WHAT THIS EXERCISE ASKS:
a) The forum post below about alerting on 5xx errors in Application Insights names its counts and results with made-up identifiers. List every such identifier it uses.
b) Carry on writing the forum post about a 5xx error alert in Application Insights, starting right after its final line.
[READING TEXT start]
Trying to create Custom Log Alert for 5xx errors on Azure App Service Application Insight

Occasional Visitor

I've got an Application Insight set up for one of our App Services, and what I'm trying to do is get alerted when more than a certain percentage of requests fail.  We're not looking to hardcode values due to the fact that our traffic levels vary wildly throughout the year and having to manually enter them over and over seems unnecessary.


Let's pretend I want to be alerted when more than 1% of HTTP requests fail over a rolling period of 5 minutes.  At a high level, I understand I need to create a Custom Log Alert that does something to the effect of:

- Count the total number of HTTP requests in the previous 5 minutes (totalRequests)

Count the number of failed HTTP requests in the previous 5 minutes (failedRequests)

- Math: failedRequests / totalRequests = failedPercentage

- If: failedPercentage > 0.01, trigger alert


But what I don't understand is how I'd implement that logic in the custom log alerts.  I've got as far as creating this search query:


| summarize failedRequests = countif(resultCode == "500"), totalRequests = count()
[READING TEXT end]
[RECORD LIST start]
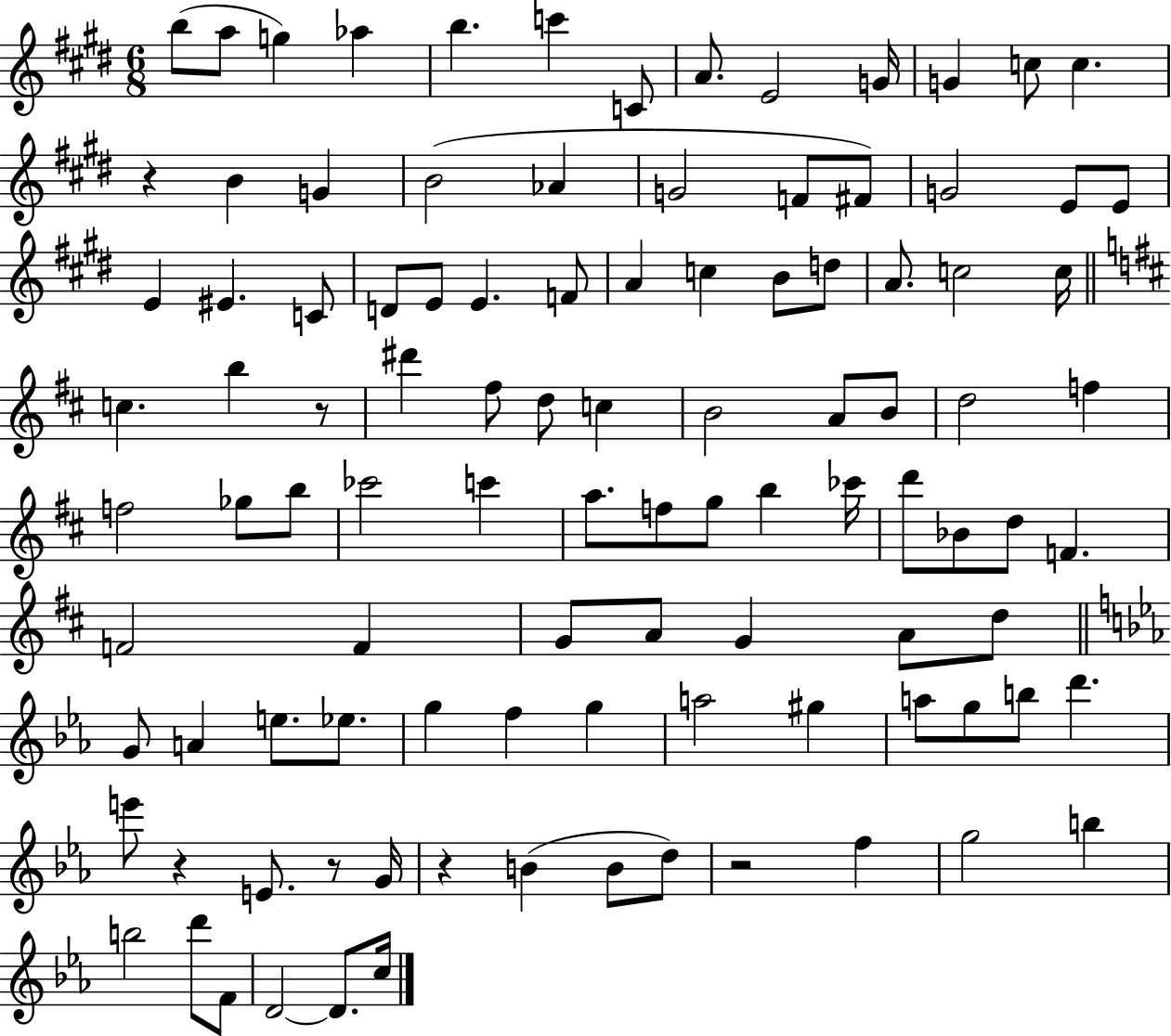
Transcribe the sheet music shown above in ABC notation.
[RECORD LIST end]
[RECORD LIST start]
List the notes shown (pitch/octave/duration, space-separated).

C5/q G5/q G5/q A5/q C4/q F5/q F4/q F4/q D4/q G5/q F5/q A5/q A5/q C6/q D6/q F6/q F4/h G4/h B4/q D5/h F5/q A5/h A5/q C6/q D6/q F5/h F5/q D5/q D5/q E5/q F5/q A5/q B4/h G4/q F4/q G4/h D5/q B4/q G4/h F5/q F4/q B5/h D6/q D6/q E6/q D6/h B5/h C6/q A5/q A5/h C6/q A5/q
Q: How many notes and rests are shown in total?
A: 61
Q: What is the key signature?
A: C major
[RECORD LIST end]
RESULTS IN ORDER:
a) totalRequests, failedRequests, failedPercentage

b)
| project failedPercentage = failedRequests / totalRequests
| extend should_alert = failedPercentage > 0.01

 which is just based on some example code sent to me by an MS Support Engineer (so I apologize if I've made some assumptions with the summarize/project/extend functions), but rather than doing what I want, it updates the chart on the top part of the blade to be a perfect 1.0 which is definitely incorrect, since while we have had some errors in the previous 5 minute interval, the site is most certainly up and generally responding.  I've also changed the period and the frequency, yet no matter what options I try, the line graph stays at 1.0.


Can someone tell me what I'm missing here, and then also, what I should do with "should_alert" to get it to trigger, or if that's a reserved keyword for this service that takes the place of the fields at the bottom of the window?

1 Reply

I did a post a while ago that may help.  Different scenario, but similar idea.  I did a lookback average from 30 minutes ago to 5 minutes ago, and compared that to the last 5 minute average.  If the 5 minute average was above a threshold, create an alert.


Hope this helps.